Although the presence of thrombosis in cerebral small vessels leading to lacunar strokes has not been clearly documented, the process that results in occlusion of a small vessel might also involve platelet aggregation and thrombi formation. It is thus assumed that antithrombotic agents are beneficial in preventing stroke recurrence in lacunar stroke patients. In fact, the benefit of antiplatelet therapy in lacunar stroke patients for secondary prevention is supported by existing evidence from randomized controlled trials. As reviewed by Nakajima et al. [68], some secondary stroke prevention randomized trials, performed between 1983 and 2012 and published before the SPS3, investigated different antithrombotic agents and classified the index event by stroke mechanism [29, 69–78]. These studies provide data about secondary prevention of lacunar infarcts in 28,244 patients [68]. Despite some methodological shortcomings, such as the absence of rigorous stroke subtype definition and the lack of statistical power, the results outline a global superiority of antiplatelet therapy in comparison with placebo in preventing recurrent stroke.

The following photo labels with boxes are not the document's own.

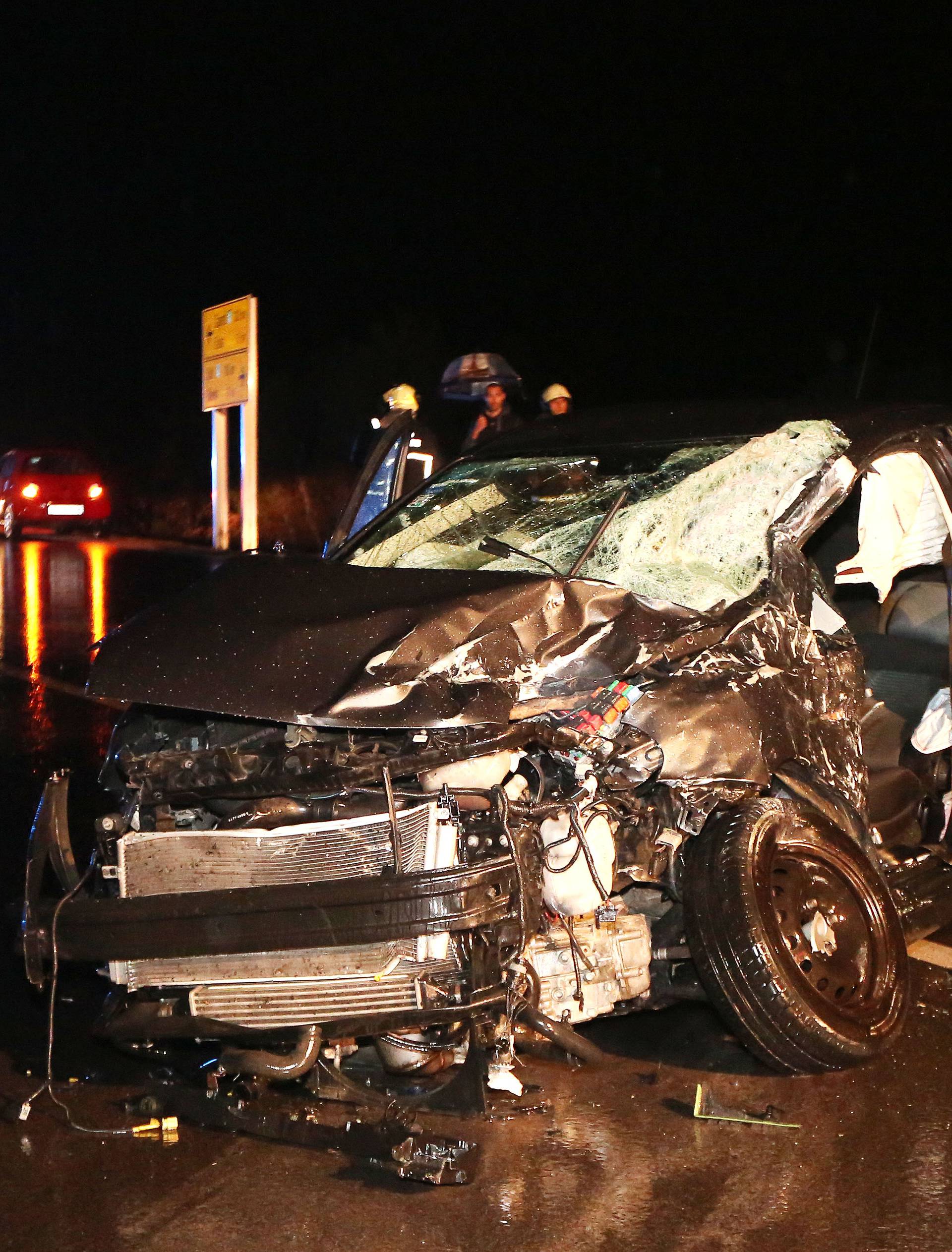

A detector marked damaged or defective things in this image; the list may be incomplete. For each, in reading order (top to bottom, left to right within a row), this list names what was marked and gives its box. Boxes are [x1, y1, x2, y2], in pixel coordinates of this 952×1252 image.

wrecked car [24, 406, 952, 1102]
shattered windshield [348, 420, 846, 611]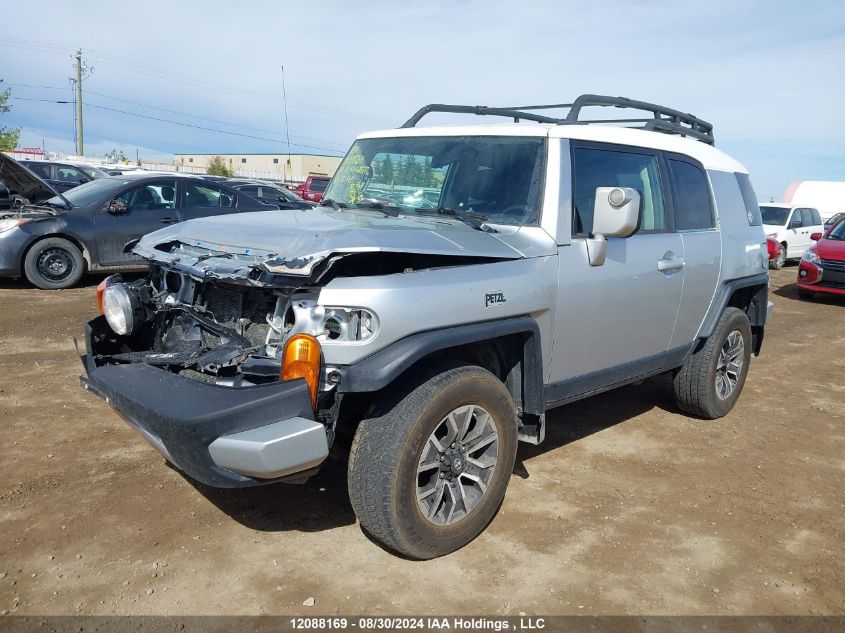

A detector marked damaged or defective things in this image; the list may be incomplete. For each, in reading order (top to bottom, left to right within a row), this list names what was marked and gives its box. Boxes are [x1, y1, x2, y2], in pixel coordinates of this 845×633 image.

exposed headlight [102, 284, 137, 336]
damaged silver suv [79, 95, 772, 556]
damaged white car [79, 95, 772, 556]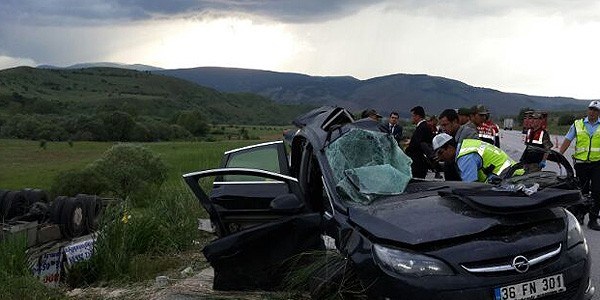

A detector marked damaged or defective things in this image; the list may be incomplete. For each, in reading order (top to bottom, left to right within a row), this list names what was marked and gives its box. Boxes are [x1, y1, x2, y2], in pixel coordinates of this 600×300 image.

shattered windshield [324, 127, 412, 205]
broken glass [324, 127, 412, 205]
severely damaged car [184, 106, 596, 298]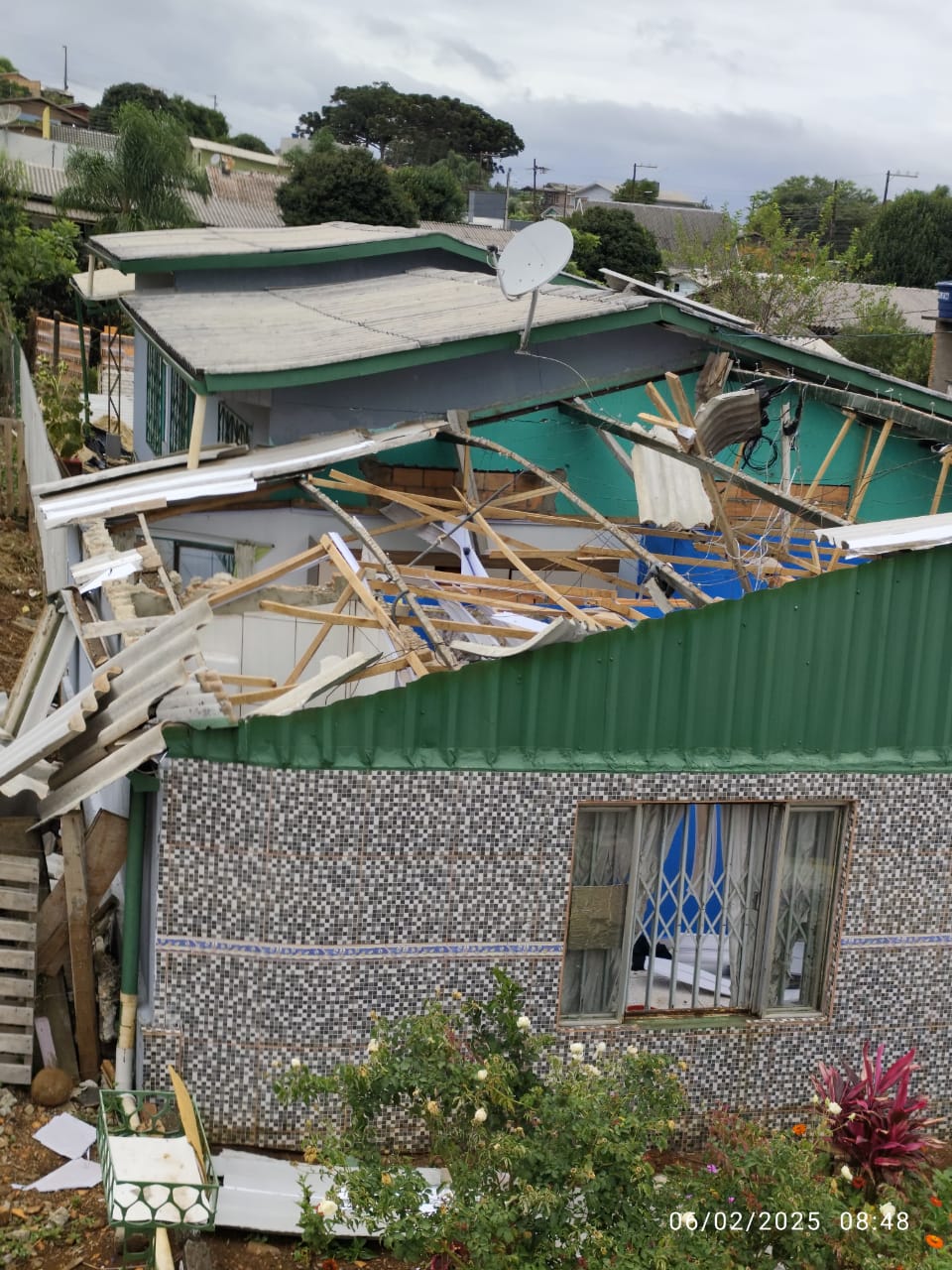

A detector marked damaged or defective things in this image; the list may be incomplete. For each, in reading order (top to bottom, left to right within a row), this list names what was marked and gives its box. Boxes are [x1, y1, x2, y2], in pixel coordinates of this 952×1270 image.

damaged house [1, 218, 952, 1143]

Four studies have compared treatment with different antiplatelet drugs and placebo. The Canadian American Ticlopidine Study (CATS) trial compared ticlopidine with placebo in patients who had suffered from a stroke [69]. After a mean of 24 months of follow-up, the primary end-point stroke was less frequent with ticlopidine, although not significantly (relative risk reduction (RRR) = 50 %; 95 % CI: 0.76–76.0), in the 275 lacunar stroke patients [69]. Results from the Chinese Acute Stroke Trial (CAST) study, comparing aspirin and placebo for early secondary prevention (30 days after stroke), showed a nonsignificant (RRR = 10 %; 95 % CI: −0.5–1.1) in the subgroup of patients with stroke caused by SVD (n = 6,102) [70]. In the Accidents, Ischemiques Cerebraux Lies a l’Atherosclerose (AICLA), trial of aspirin plus dipyridamole versus placebo, out of 604 cerebral ischemic event, a small group of 98 (16 %) were lacunar [71]. In this group, the active treatment resulted in a RRR = 29 % (95 % CI: 2–34) [71]. In the Cilostazol Stroke Prevention Study, 1,095 patients with noncardioembolic ischemic cerebrovascular events were enrolled, and 74 % (n = 810) had a lacunar stroke. Treatment with cilostazol, a phosphodiesterase 3 inhibitor, was associated with a reduction of the risk of stroke also in lacunar stroke patients (RRR = 42 %; 95 % CI: 9.2–62.5) [72].

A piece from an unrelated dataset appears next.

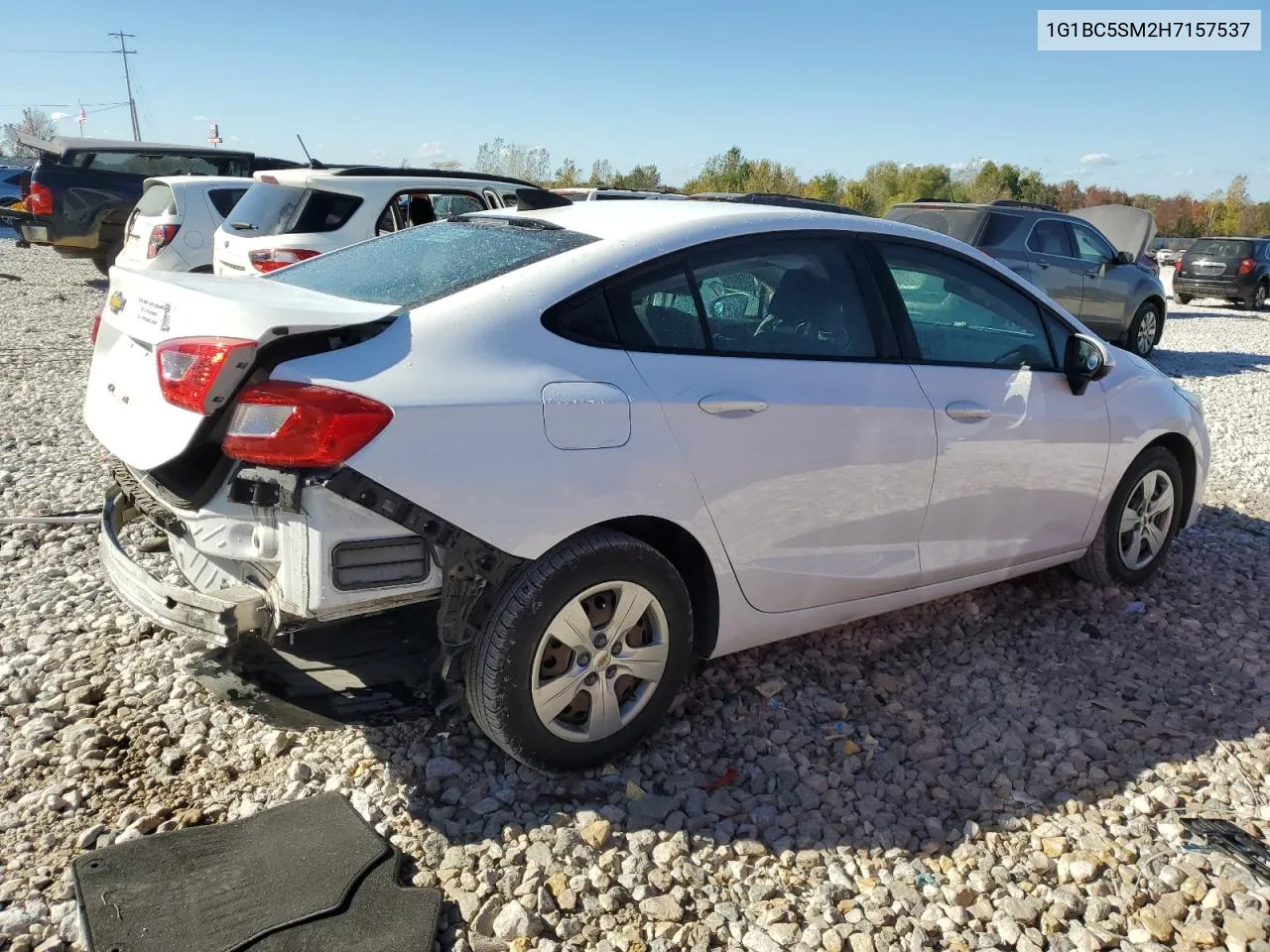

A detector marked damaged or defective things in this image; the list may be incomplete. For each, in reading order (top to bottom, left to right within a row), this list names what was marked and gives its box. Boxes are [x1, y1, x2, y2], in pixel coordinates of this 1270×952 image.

missing rear bumper [101, 492, 274, 647]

Six other randomized controlled trials compared different antiplatelet strategies for secondary prevention of lacunar stroke. The African American Antiplatelet Stroke Prevention Study (AAASPS) enrolled 1,809 black patients with a recent non-cardioembolic ischemic stroke, of whom 1,221 (67 %) had lacunar stroke, and randomized them to receive ticlopidine (500 mg/daily) or aspirin (650 mg/daily) [73]. The study was halted after about 6.5 years when futility analyses revealed a <1 % probability of ticlopidine to be superior to aspirin. In the ticlopidine arm the recurrent stroke was of the lacunar type in 36.2 % of cases, while in the aspirin arm the lacunar subtype accounted for 47.1 % of recurrences (p = 0.12) [73].

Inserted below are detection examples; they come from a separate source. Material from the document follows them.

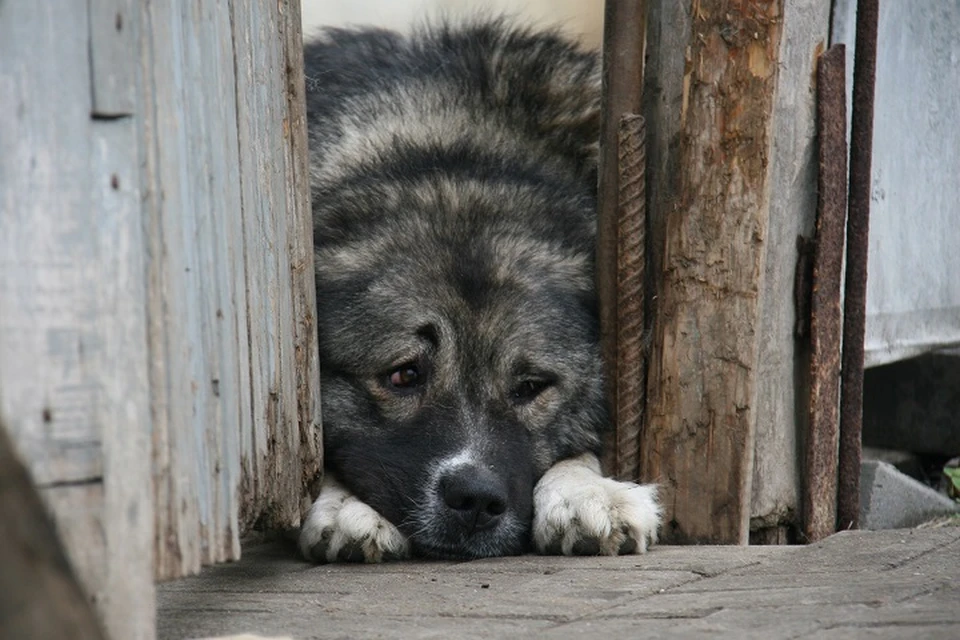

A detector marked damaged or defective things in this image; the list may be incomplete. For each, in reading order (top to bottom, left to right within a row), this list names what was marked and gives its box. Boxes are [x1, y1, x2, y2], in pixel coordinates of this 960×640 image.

rusty metal rod [596, 0, 648, 476]
rusty metal bar [596, 0, 648, 478]
rusty metal bar [620, 116, 648, 484]
rusty metal rod [620, 116, 648, 484]
rusty metal bar [804, 45, 848, 544]
rusty metal rod [804, 45, 848, 544]
rusty metal rod [836, 0, 880, 528]
rusty metal bar [836, 0, 880, 532]
cracked concrete [159, 528, 960, 636]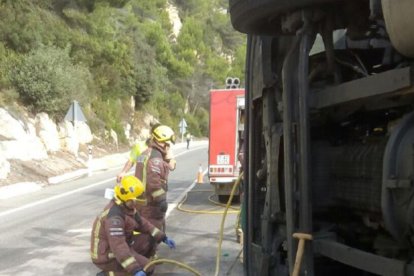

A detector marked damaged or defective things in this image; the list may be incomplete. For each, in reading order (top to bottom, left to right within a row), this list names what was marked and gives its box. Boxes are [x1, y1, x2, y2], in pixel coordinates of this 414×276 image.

overturned truck [230, 0, 414, 274]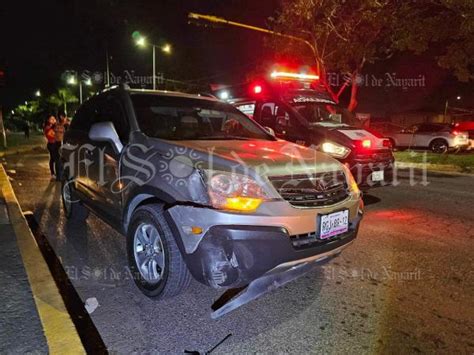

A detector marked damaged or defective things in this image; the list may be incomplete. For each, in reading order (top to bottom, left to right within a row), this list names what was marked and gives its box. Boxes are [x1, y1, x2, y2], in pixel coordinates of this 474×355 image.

detached bumper part on road [165, 202, 362, 318]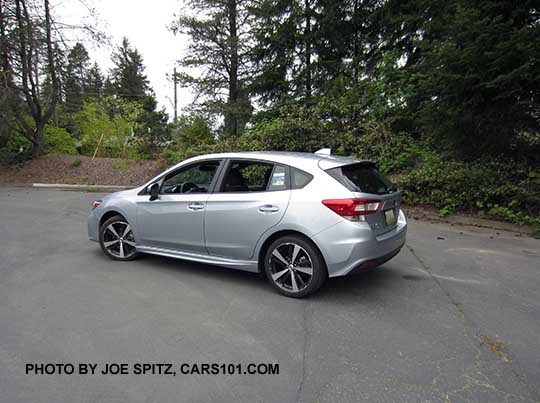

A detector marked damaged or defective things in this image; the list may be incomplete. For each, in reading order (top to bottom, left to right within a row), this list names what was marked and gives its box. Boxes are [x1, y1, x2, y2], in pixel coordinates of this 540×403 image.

cracked pavement [0, 188, 536, 402]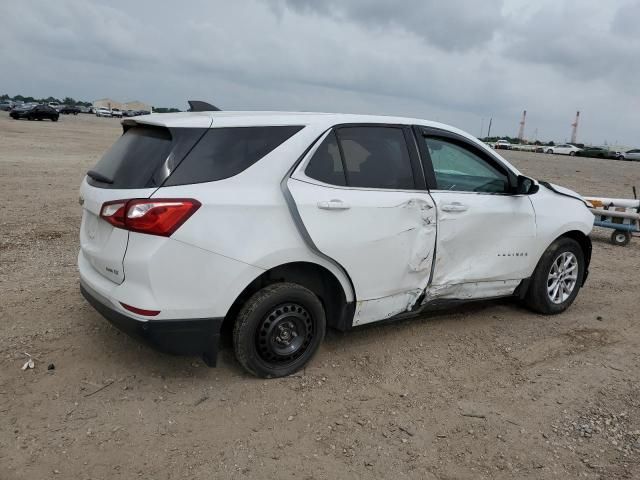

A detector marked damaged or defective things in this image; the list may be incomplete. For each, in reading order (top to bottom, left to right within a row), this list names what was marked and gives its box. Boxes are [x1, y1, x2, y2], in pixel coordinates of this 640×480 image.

damaged white suv [80, 110, 596, 376]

In the European Australasian Stroke Prevention in Reversible Ischemia Trial (ESPRIT), patients were assigned to aspirin (30–325 mg daily) with or without dipyridamole (200 mg twice daily) within 6 months of a transient ischemic attack or minor stroke [74]. In patients with lacunar stroke (n = 1,377), combination therapy was not superior to aspirin alone [74].